Although it may seem almost impossible to prepare for what is unknown territory in terms of outcome, there is real merit in financial advisers using the traditionally quieter summer period to get their ducks lined up in terms of worst case scenarios. In the spirit of being helpful, I’ve put together my own quick checklist that advisers may find useful. 

1.    The three Ds: diversification, diversification, diversification

As no-one really knows what will happen to financial markets once we get nearer to having (or not having) a Brexit agreement, it makes sense to check that clients’ portfolios are well diversified. It’s the mantra for our own investment team so it’s worth checking with investment providers to make sure no-one is caught napping. 

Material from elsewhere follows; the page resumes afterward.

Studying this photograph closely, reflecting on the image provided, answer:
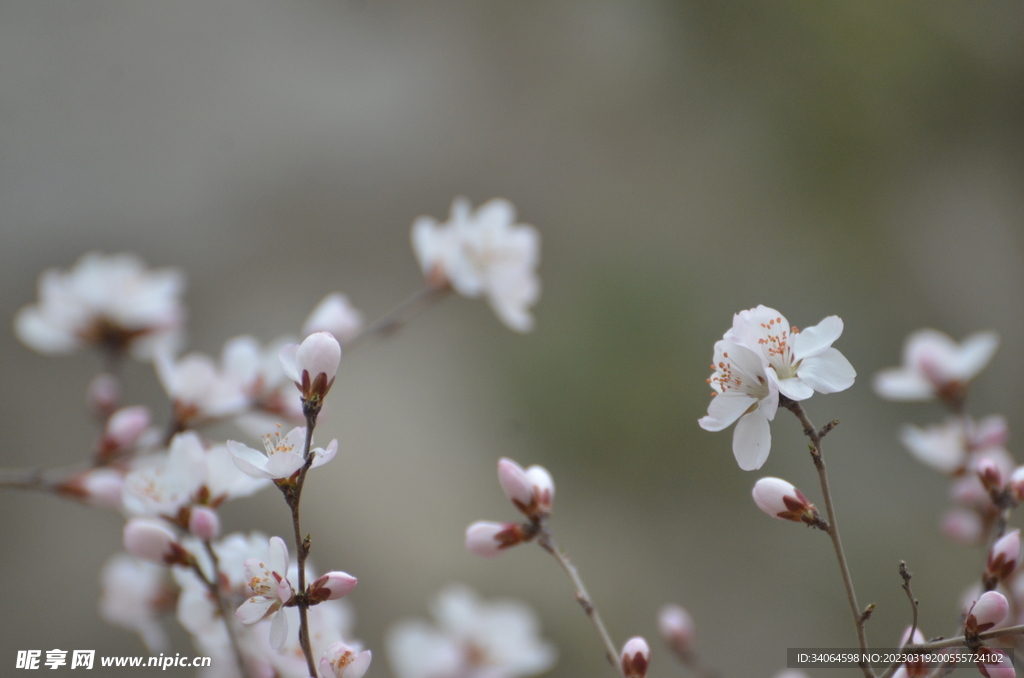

2.    MiFID II and the 10% rule

Now is a good time for advisers to review the MiFID II 10% drop rule and check they have robust processes in place. A free-to-download paper we produced earlier this year may help. Reviewing the rules is particularly important for advisers working independently because they are in the front line of managing this process themselves. It’s easy to assume that either the platforms or the discretionary investment providers will contact clients in the event of market drops but our in-house research shows that there is a high level of inconsistency around who is doing what so it’s essential to check. 

3.    Hope for the best but plan for the worst

Developing a plan that can be quickly and easily activated (even if you’re on a beach in Marbella) will not only provide peace of mind, it will help mitigate falling foul of the regulator. It will also demonstrate to clients that you are ‘on it’ and they can rest assured you are managing their best interests at all times. 

You never know, perhaps things will work out to be as fine as this fantastic summer we’re enjoying in the UK. Let’s hope so.